B. Delépine – La transgression des tabous, c’est créer la surprise totale qui provoque le rire. Le scénario a une logique. Louise explose, pas seulement comme représentation d’une explosion « sociale ». Là encore, ne racontons pas le film, mais elle explose d’une colère aveugle, qui renvoie à toutes les exclusions. C’est un film. S’il y a un message, c’est « réveillez-vous ! ». On a rencontré des gens déjà réveillés. On a rencontré ceux de Goodyear, à Amiens. Dans une situation dramatique, ces jeunes (en l’occurrence, avec leur syndicat CGT) ont multiplié les trucs.
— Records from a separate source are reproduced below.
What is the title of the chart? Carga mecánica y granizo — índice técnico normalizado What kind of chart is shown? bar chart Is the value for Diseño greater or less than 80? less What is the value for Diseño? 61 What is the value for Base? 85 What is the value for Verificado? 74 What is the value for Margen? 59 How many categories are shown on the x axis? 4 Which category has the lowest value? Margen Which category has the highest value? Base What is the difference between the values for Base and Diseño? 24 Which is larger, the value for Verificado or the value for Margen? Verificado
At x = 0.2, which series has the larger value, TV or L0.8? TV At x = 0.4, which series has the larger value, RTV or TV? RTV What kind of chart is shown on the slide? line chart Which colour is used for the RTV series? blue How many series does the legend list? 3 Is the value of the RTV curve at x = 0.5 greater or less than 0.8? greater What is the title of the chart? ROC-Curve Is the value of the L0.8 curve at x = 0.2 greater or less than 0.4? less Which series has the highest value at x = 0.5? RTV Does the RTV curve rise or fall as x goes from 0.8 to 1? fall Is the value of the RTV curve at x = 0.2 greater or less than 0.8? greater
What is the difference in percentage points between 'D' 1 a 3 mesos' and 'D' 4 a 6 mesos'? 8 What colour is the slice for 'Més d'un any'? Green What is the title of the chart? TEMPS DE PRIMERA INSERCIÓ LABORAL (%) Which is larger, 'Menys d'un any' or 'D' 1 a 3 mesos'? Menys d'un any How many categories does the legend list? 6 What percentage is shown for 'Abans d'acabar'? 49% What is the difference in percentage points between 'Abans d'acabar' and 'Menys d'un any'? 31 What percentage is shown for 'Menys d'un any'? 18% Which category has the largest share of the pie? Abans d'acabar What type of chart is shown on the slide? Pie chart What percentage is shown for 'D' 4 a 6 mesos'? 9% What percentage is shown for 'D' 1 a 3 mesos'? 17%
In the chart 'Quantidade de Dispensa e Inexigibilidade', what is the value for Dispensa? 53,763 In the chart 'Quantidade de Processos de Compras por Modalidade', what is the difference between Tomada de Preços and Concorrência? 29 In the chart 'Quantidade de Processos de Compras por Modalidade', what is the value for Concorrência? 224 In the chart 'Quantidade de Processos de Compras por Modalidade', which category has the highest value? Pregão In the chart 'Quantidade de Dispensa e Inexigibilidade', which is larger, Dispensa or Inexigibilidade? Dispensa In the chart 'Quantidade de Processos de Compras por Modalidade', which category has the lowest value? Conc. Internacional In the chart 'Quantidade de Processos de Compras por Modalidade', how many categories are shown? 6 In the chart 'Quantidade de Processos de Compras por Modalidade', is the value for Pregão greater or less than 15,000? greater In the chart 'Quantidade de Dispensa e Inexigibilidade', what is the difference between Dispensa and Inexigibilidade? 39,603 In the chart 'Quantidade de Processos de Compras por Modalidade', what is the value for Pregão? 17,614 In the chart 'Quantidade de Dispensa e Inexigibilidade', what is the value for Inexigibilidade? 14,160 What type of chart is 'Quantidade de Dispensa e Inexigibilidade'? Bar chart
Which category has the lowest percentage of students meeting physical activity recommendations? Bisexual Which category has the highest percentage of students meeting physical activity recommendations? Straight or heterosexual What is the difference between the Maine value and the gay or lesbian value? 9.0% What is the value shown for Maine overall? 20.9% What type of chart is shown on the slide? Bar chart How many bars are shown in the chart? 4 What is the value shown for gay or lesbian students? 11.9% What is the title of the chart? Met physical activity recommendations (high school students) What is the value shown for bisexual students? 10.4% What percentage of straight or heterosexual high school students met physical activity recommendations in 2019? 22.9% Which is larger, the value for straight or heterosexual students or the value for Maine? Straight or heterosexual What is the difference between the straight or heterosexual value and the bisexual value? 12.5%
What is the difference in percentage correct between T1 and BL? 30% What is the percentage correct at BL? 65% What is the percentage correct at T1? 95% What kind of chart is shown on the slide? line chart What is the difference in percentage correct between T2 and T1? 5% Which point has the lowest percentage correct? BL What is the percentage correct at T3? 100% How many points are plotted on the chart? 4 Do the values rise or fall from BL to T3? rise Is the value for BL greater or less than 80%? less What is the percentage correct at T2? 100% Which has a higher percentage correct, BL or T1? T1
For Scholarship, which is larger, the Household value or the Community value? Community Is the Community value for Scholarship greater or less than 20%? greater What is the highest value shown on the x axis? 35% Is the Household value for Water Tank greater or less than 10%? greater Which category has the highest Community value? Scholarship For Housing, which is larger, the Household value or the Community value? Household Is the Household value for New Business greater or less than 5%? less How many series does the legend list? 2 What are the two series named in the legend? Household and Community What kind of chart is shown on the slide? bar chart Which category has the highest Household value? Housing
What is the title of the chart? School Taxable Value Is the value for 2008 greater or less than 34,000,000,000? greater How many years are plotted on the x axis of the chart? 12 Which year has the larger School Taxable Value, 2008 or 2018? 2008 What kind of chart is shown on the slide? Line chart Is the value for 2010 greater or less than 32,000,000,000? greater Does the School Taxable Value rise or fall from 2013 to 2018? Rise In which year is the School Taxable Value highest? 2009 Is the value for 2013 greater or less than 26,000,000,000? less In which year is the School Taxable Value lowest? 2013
En faisant des coups, ils ont déjà obtenu un an de rab, et ils tiennent. Si le film peut être un signal…
RÉVEILLON NOUS
Le père Noël 2008 n’est pas une ordure : il nous propose le dernier film de Gustave Kervern et Benoît Delépine pour un réveillon réellement iconoclaste, une transgression de bien des tabous, afin de tenter de nous convaincre de nous réveiller et de ne pas accepter le monde tel qu’il est.
Non, ce n’est pas le film que nous sommes nombreux à attendre sur Louise Michel, l’anarchiste, la Communarde, la Kanake. Quoique le lien ténu avec elle se dévoile à la dernière image. Louise, ouvrière analphabète, brute de décoffrage, entraîne ses collègues – victimes d’un patron voyou qui a délocalisé de nuit leurs machines – à mettre en commun leurs maigres indemnités de licenciement pour engager Michel, un tueur.
C’est le film de la découverte, pas à pas, par ceux d’en bas – de tout en bas –, de la vie de ceux qui, en haut, vivent de leur misère. C’est le film de leur colère froide ou chaude. Les patrons doivent être prévenus : gare à la revanche, quand tous les pauvres s’y mettront. Parce que la surprise est là, un élément constitutif de l’humour et du rire, on ne peut pas vous raconter l’agriculteur Mathieu Kassovitz, l’ingénieur Benoît Poelvoorde, ou l’homme de main Denis Robert, pas plus Siné ou Dupontel. Mais nous sommes prêts à le parier, certaines scènes entreront dans les anthologies.
Cette quête du responsable de leur malheur est un vrai parcours pédagogique du capitalisme financier globalisé. Et la violence du film n’arrive pas à la cheville de la violence du système. Aujourd’hui, avec le scandale Madoff, Kerviel, avec ses 5 pauvres milliards, apparaît comme un petit joueur.
Et ce qui est formidable, c’est que même si le système apparaît tentaculaire et retors, on ne sort pas de là découragé, mais tonifié. Oui, et si c’était le signal ?
Roger Devaneuse
• À lire : Gustave Kervern, 50 propositions pour sauver votre pouvoir d’achat, Éditions Danger public, 14 euros ; et l’album illustré du film, Delépine, Kervern et Rabaté, Louise-Michel, Éditions Danger public, 20 euros (un conseil : ne lisez le livre qu’après avoir vu le film, et allez revoir le film après avoir lu le livre).